— Start DATASET —
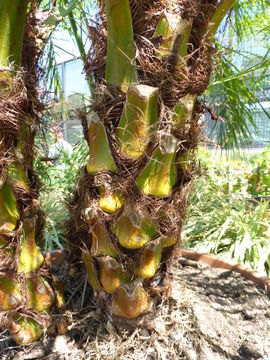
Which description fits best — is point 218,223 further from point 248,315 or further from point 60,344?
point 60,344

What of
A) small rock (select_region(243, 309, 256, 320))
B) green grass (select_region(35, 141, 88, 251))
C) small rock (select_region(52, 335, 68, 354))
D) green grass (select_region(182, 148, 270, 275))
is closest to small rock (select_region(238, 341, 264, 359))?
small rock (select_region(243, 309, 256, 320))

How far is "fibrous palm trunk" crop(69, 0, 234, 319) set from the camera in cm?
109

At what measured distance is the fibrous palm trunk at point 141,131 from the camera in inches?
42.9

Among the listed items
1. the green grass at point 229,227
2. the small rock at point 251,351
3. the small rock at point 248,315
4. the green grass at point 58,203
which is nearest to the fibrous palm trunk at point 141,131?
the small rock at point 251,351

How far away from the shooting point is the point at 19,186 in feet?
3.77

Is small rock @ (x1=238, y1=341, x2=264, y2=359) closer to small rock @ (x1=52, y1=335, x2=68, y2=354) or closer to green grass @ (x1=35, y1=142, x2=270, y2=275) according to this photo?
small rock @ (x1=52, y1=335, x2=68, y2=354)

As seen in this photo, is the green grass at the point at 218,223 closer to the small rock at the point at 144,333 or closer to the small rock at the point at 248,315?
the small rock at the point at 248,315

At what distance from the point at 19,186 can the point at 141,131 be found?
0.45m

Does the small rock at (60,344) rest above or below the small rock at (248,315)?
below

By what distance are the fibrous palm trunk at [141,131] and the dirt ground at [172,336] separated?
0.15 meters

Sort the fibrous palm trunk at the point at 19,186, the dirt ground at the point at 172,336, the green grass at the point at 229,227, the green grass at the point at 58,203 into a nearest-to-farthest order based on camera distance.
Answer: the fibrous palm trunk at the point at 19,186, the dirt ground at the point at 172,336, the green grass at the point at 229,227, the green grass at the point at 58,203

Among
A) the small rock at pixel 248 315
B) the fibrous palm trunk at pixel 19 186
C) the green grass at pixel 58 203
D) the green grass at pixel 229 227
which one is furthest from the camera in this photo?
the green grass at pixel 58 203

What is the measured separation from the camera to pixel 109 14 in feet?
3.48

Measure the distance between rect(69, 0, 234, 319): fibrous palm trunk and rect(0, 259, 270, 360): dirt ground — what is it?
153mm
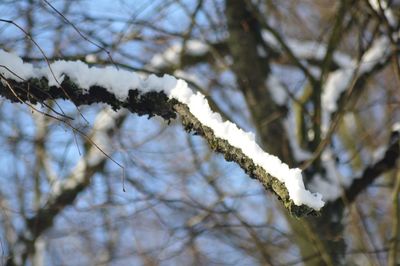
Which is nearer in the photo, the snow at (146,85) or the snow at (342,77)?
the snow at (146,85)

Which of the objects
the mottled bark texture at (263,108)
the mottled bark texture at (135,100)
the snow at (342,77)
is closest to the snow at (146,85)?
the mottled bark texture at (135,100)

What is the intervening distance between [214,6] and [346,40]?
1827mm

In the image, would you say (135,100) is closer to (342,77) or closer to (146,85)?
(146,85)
— End DATASET —
— Start DATASET —
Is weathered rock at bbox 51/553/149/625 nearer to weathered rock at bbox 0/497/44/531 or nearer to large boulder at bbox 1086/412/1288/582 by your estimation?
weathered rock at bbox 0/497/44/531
— End DATASET —
WRITTEN TASK:
Which lines in the records above contain the string "between", with case counting? Return each of those lines in full.

RESPONSE TO THIS EXERCISE:
Measure the distance between rect(69, 0, 234, 319): fibrous palm trunk and rect(0, 259, 270, 360): dirt ground — what is it?
What is the intervening distance between [214,6] and [346,40]?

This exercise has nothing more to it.